What is needed
Return the records below from the line containing "Looking at the" onward, exactly, through and including the last line.

Data for the task
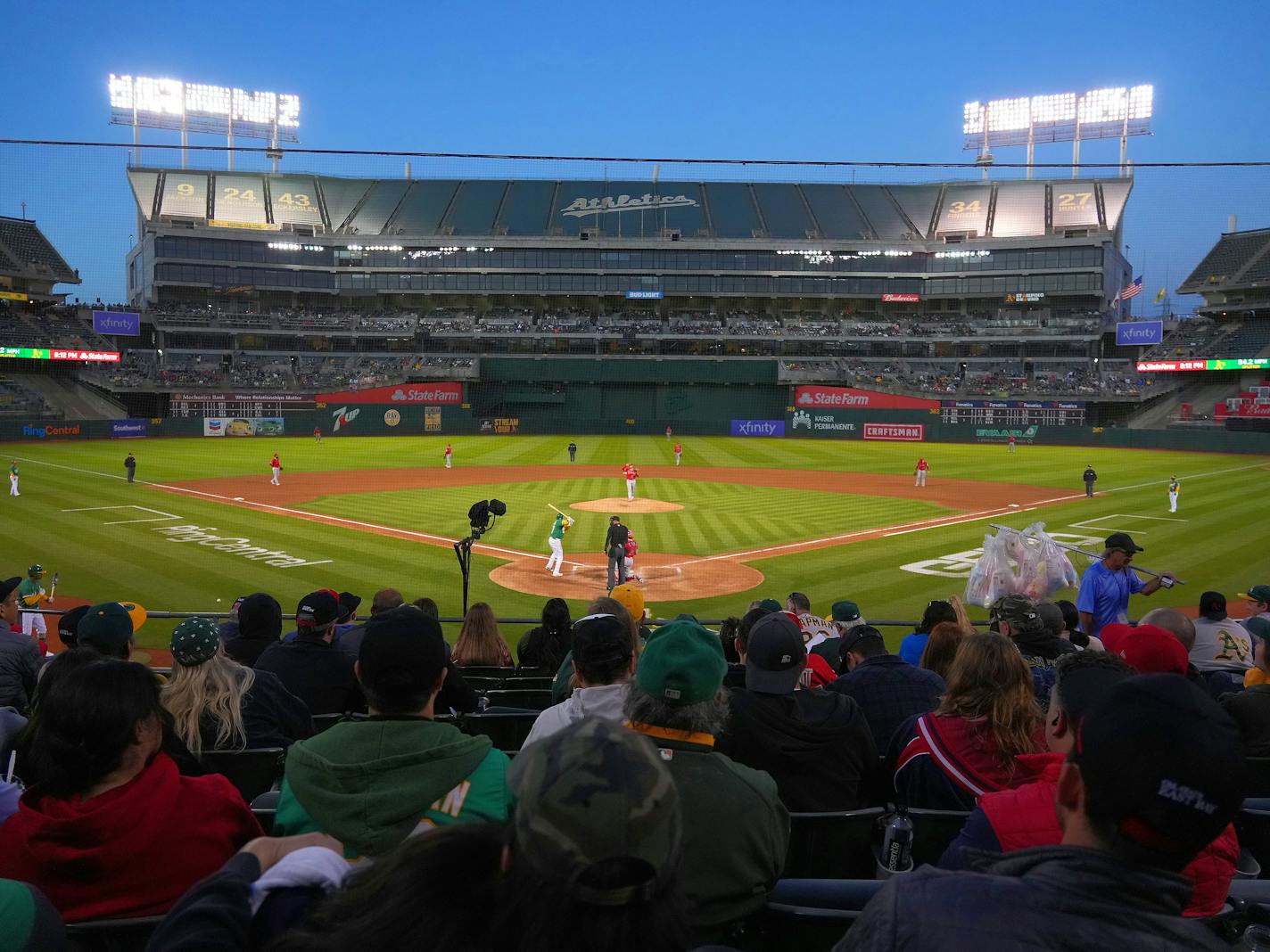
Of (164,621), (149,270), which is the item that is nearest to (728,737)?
(164,621)

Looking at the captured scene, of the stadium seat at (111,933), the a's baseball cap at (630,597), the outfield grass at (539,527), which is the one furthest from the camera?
the outfield grass at (539,527)

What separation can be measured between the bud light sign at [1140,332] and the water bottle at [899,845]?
8090 cm

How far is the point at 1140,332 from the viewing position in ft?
235

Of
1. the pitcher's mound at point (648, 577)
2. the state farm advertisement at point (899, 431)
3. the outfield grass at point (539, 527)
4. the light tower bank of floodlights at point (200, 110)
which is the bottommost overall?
the pitcher's mound at point (648, 577)

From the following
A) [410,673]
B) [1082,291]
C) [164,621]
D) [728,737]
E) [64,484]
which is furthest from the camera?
[1082,291]

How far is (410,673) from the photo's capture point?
297cm

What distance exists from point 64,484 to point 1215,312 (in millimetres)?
83372

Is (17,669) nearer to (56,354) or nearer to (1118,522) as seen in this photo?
(1118,522)

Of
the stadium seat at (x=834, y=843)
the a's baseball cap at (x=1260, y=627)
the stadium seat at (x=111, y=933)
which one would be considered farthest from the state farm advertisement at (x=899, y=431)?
the stadium seat at (x=111, y=933)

Problem solution
Looking at the captured scene, of the stadium seat at (111,933), the a's baseball cap at (630,597), the outfield grass at (539,527), which is the one furthest from the camera?
the outfield grass at (539,527)

What separation can be measured between the bud light sign at [1140,332] and the water bottle at [899,845]?
8090 cm

How far is the point at 1140,332 from the viewing position in ft?
235

Of
1. the pitcher's mound at point (648, 577)
2. the state farm advertisement at point (899, 431)
3. the outfield grass at point (539, 527)
4. the light tower bank of floodlights at point (200, 110)
which is the bottommost overall?
the pitcher's mound at point (648, 577)

From the following
A) [410,673]
B) [1082,291]
C) [164,621]
D) [728,737]
E) [64,484]
which is furthest from the camera?
[1082,291]

How far is (410,673) from the photo's capture point?
297cm

What distance exists from point 64,484 to point 1215,312 (in millimetres)?
83372

Is (17,669) nearer to (56,354) or nearer to (1118,522) as seen in this photo?
(1118,522)

Of
the stadium seat at (x=834, y=843)
the a's baseball cap at (x=1260, y=627)
the stadium seat at (x=111, y=933)
which one would be considered farthest from the state farm advertisement at (x=899, y=431)?
the stadium seat at (x=111, y=933)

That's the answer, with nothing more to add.